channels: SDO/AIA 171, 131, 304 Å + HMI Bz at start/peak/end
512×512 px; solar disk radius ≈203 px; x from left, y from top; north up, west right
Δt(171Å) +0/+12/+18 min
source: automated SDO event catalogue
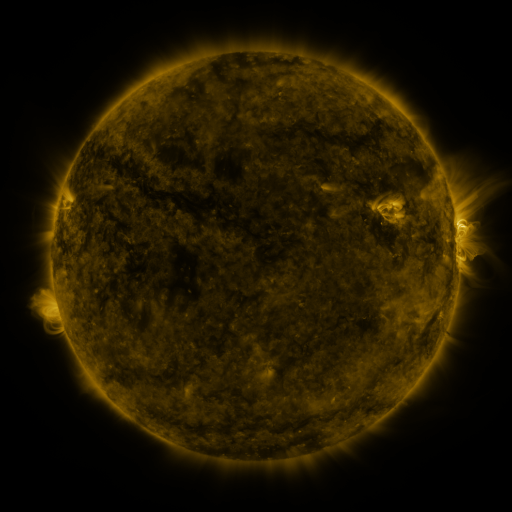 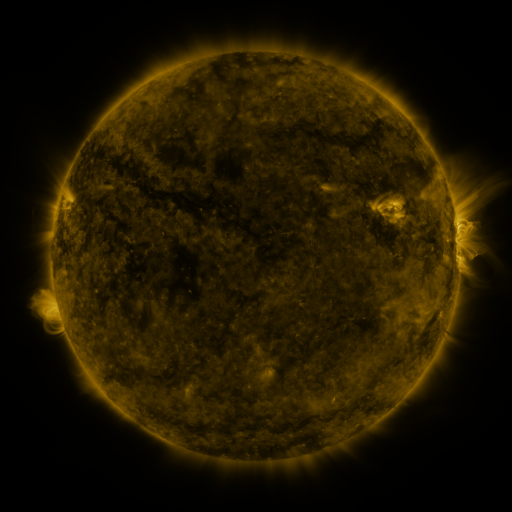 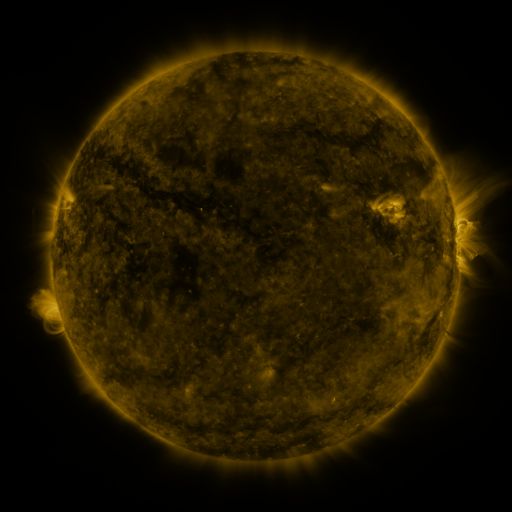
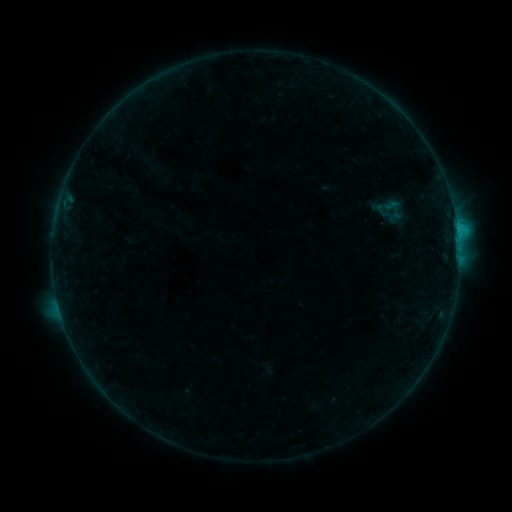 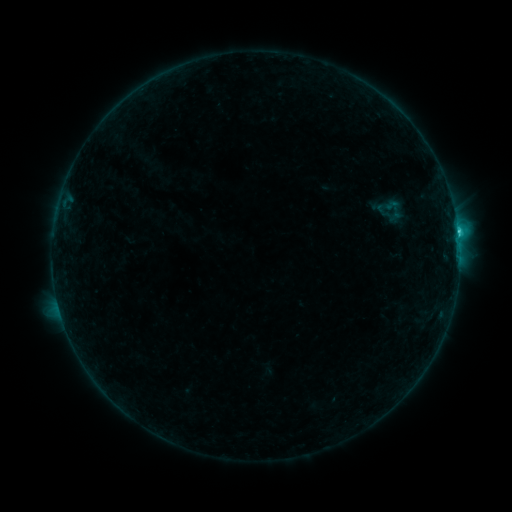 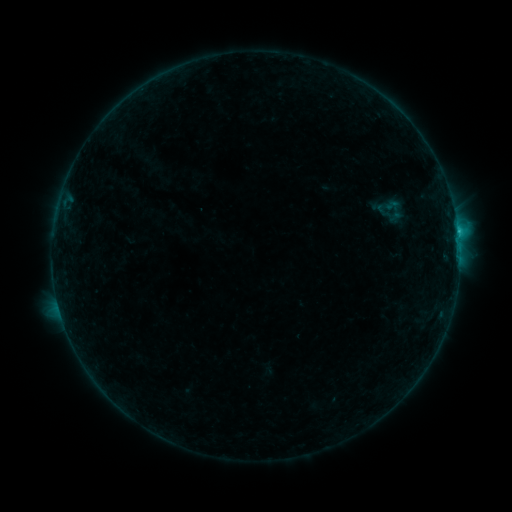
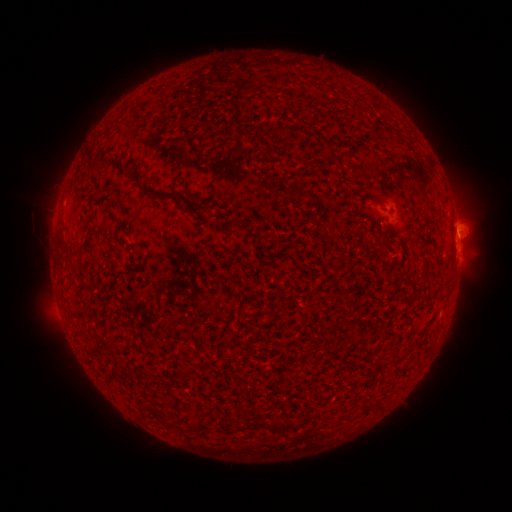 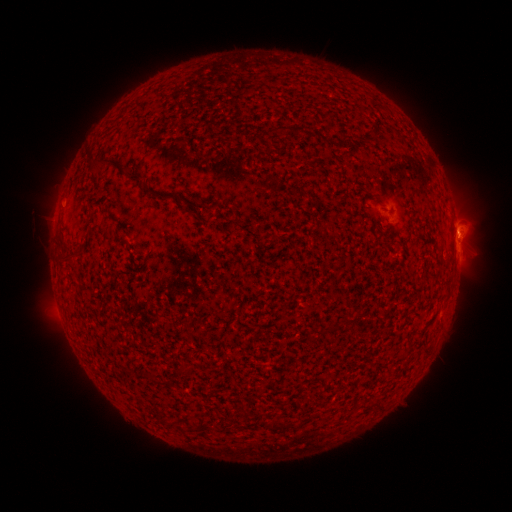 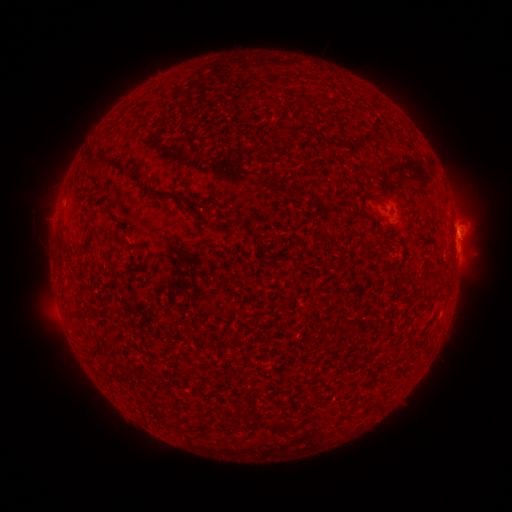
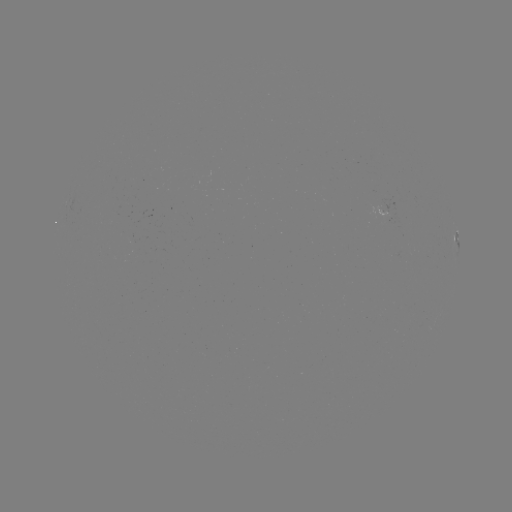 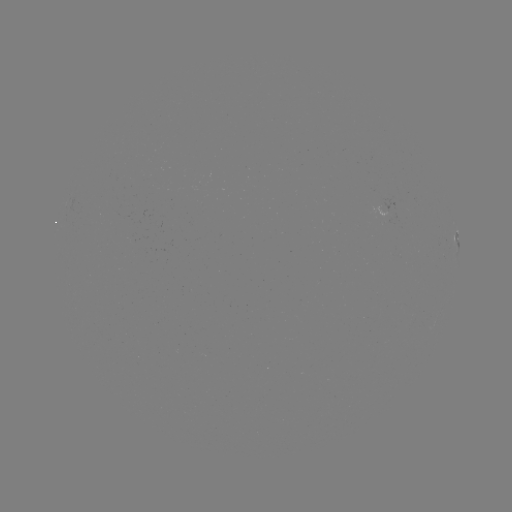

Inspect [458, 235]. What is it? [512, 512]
C1.5 flare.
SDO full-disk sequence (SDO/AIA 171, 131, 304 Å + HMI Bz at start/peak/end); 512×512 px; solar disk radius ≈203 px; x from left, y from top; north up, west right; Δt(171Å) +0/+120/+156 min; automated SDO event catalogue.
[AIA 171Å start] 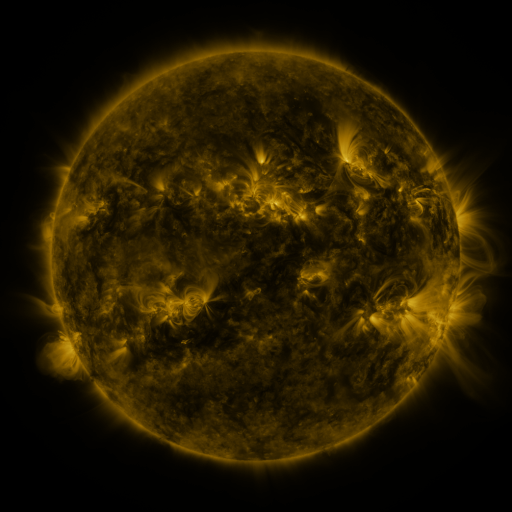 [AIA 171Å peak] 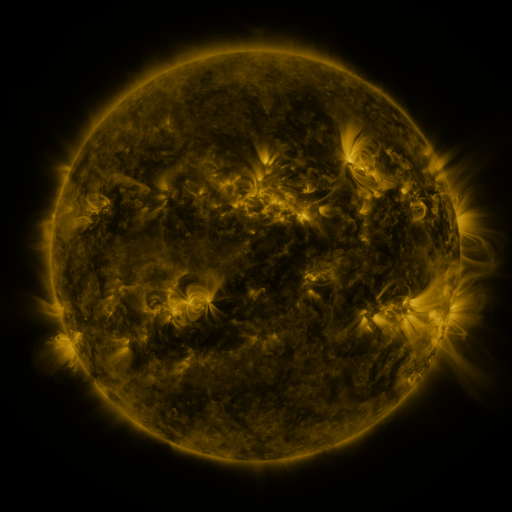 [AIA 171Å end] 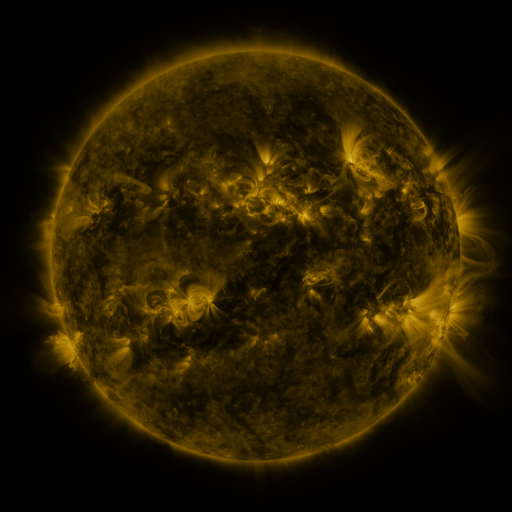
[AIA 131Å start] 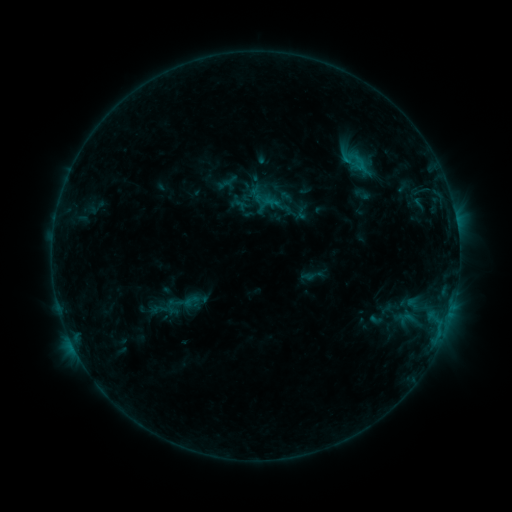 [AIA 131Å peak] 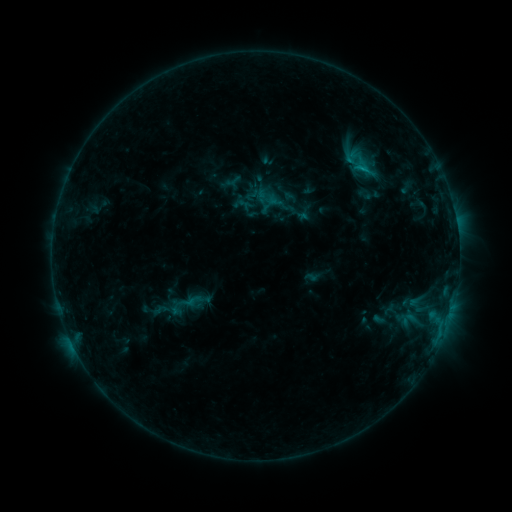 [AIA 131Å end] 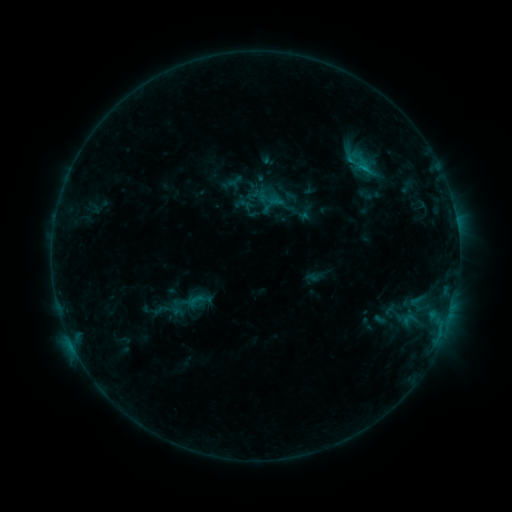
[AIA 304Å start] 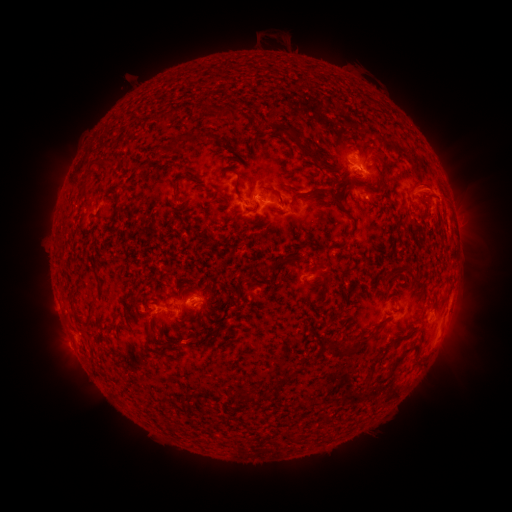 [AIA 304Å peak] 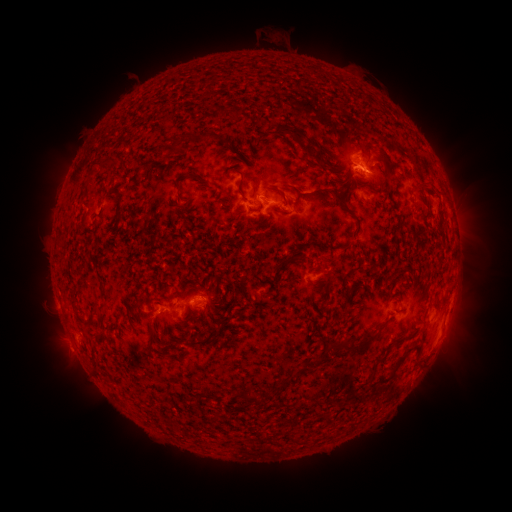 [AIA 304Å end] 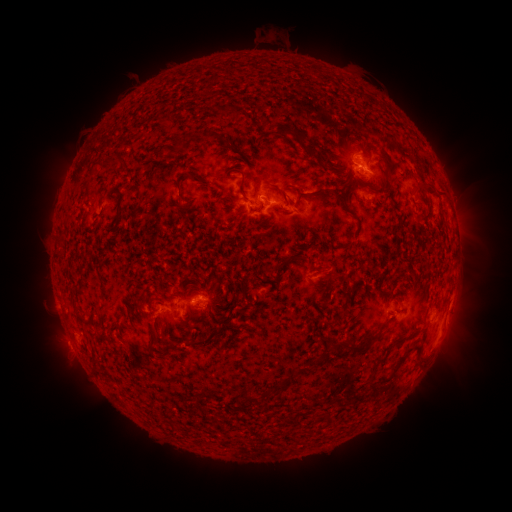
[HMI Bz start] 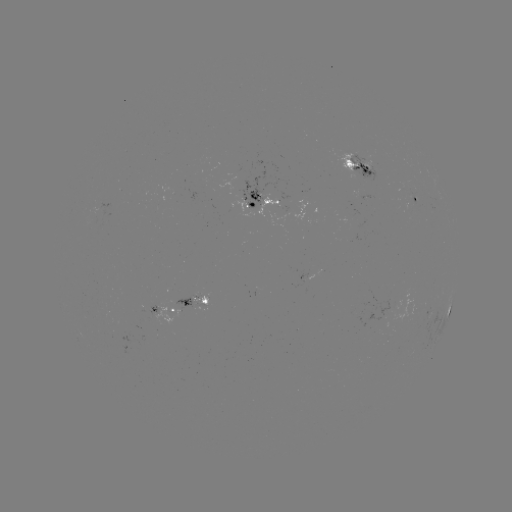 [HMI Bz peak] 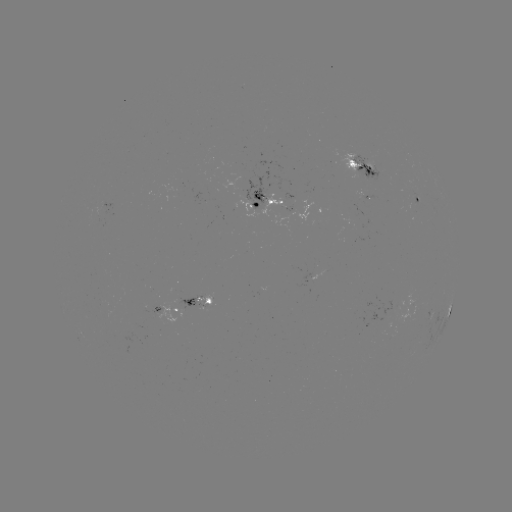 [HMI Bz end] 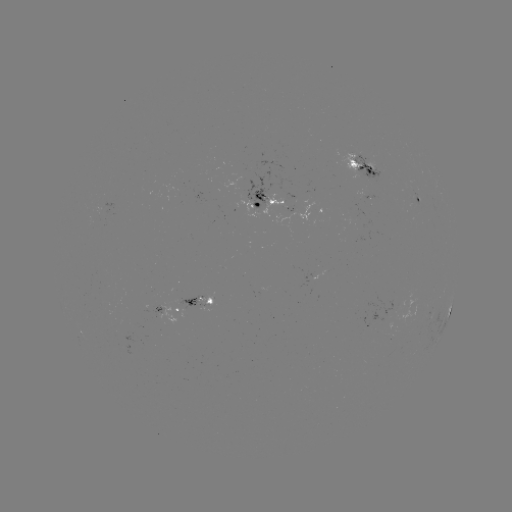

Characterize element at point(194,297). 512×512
emerging-flux region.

....

◆ **Goal of the exercise**
Identify each line above that contains the word "radius" and copy those lines.

◆ **Final result**
512×512 px; solar disk radius ≈203 px; x from left, y from top; north up, west right
SDO full-disk sequence (SDO/AIA 171, 131, 304 Å + HMI Bz at start/peak/end); 512×512 px; solar disk radius ≈203 px; x from left, y from top; north up, west right; Δt(171Å) +0/+120/+156 min; automated SDO event catalogue.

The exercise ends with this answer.